• **TEXTE D'ÉTUDE**:
= = = = = = =

Le bon d'État est un instrument utilisé par les pouvoirs publics pour lever des fonds et financer la dette. Le montant levé dépend donc des besoins de financement des autorités au moment de son émission. Comme dans le passé, le secteur continuera d’adopter une attitude constructive et mettra tout en œuvre pour aider les client-e-s pendant la période de souscription des nouvelles émissions. 

C’est pourquoi, dans cet esprit constructif, nous souhaiterions passer en revue certaines préoccupations concernant le bon d'État à un an émis en septembre 2023. 

  • Ce bon d'État a été présenté comme une alternative au livret d'épargne, alors qu'en principe il ne s'agissait pas d'un produit d'épargne mais d'un investissement. Une communication claire est importante pour informer et protéger les client-e-s. 
  • Le bon d'État à un an a été lancé avec un taux d'imposition inférieur à celui auquel sont soumis les produits de placement similaires (15 % de précompte mobilier au lieu de 30 %). Cela a créé des distorsions dans les conditions de concurrence, et ce tant pour les investisseurs que pour les émetteurs. 
  • Le bon d'État a été émis sans montant maximum à lever, en passant sur les besoins effectifs de financement de l'État belge. Il en a résulté un test de liquidité inattendu pour les banques. 

Nous plaidons dès lors pour que l’éventuel nouveau bon d'État à un an qui sera émis en mars soit en phase avec les principes de bonne gouvernance, qu'il soit basé sur une vision économique à long terme et tienne compte de la problématique fiscale. 

 

Premier bon d'État à un an  

 

Le bon d'État à un an émis en septembre 2023 a entraîné un déplacement considérable des dépôts. Il a ainsi drainé 21,9 milliards d'euros. Cela a eu un impact majeur sur l'épargne réglementée et donc sur la manière dont les banques belges se financent.  

En outre, le gouvernement avait choisi de commercialiser le produit en le présentant comme une alternative à l'épargne réglementée, afin d'encourager les banques à augmenter la rémunération de l’épargne.

= = = = = = =

• **DONNÉES EXTRAITES**:
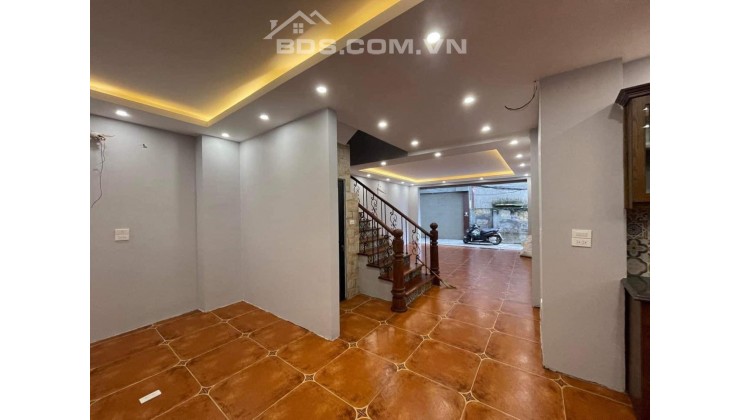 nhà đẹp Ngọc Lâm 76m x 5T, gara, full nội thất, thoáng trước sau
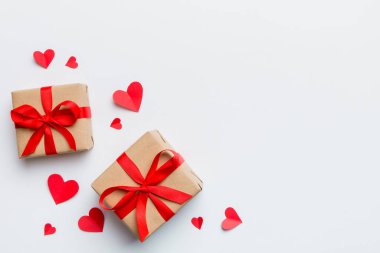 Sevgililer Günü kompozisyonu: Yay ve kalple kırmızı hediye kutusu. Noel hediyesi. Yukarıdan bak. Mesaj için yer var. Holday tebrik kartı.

= = = = = = =

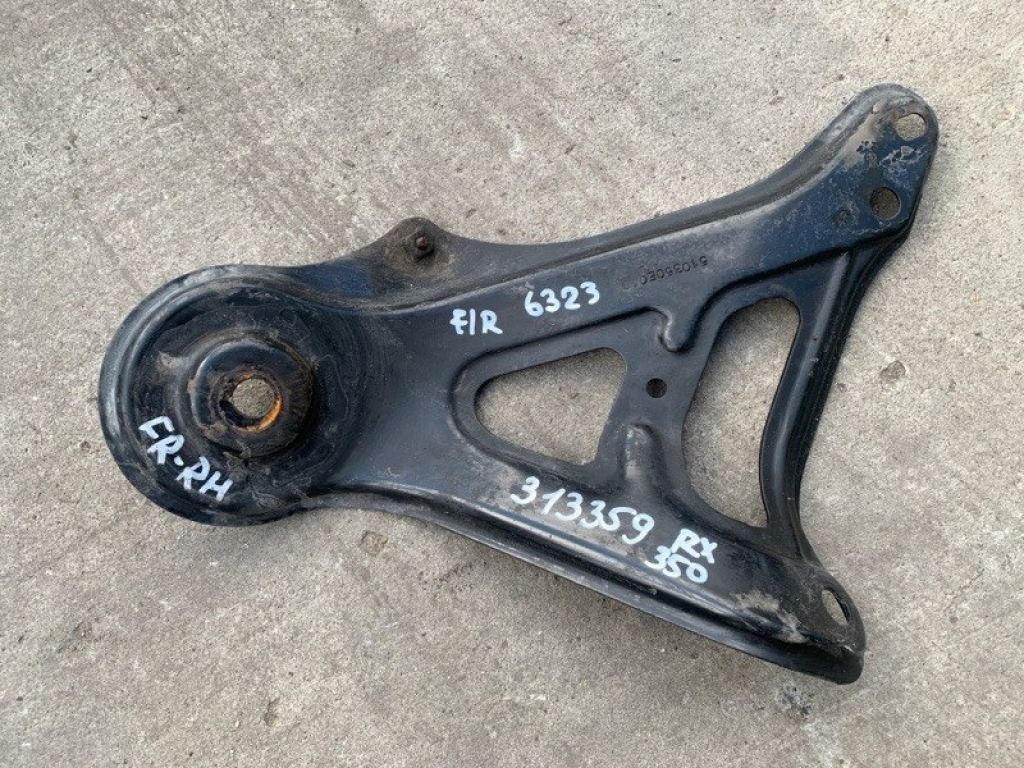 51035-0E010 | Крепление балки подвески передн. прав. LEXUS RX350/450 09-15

= = = = = = =

• **CONSIGNE**: Poursuivez le texte sur le bon d'État à un an à la suite de sa dernière phrase.

• **RÉPONSE**:
Classiquement, chaque banque examine pour elle-même la rémunération qu'elle souhaite accorder à l'épargne placée chez elle et adapte sa tarification en fonction de son évaluation des risques et de sa position bilantaire. C’est ainsi que depuis le début de la discussion sur le bon d'État avant l’été 2023, les taux d’intérêt ont connu plusieurs vagues de hausses. Le phénomène deviendra surtout perceptible pour les client-e-s au second semestre 2024, grâce au versement de la prime de fidélité accordée à l’épargne restée en compte pendant 12 mois. Les épargnant-e-s bénéficieront alors de rendements plus élevés, à un moment où les taux d'intérêt du marché devraient, selon les prévisions, être repartis à la baisse. Le mécanisme de la prime de fidélité belge unique en son genre constitue une protection pour les épargnant-e-s belges en période de baisse des taux d'intérêt.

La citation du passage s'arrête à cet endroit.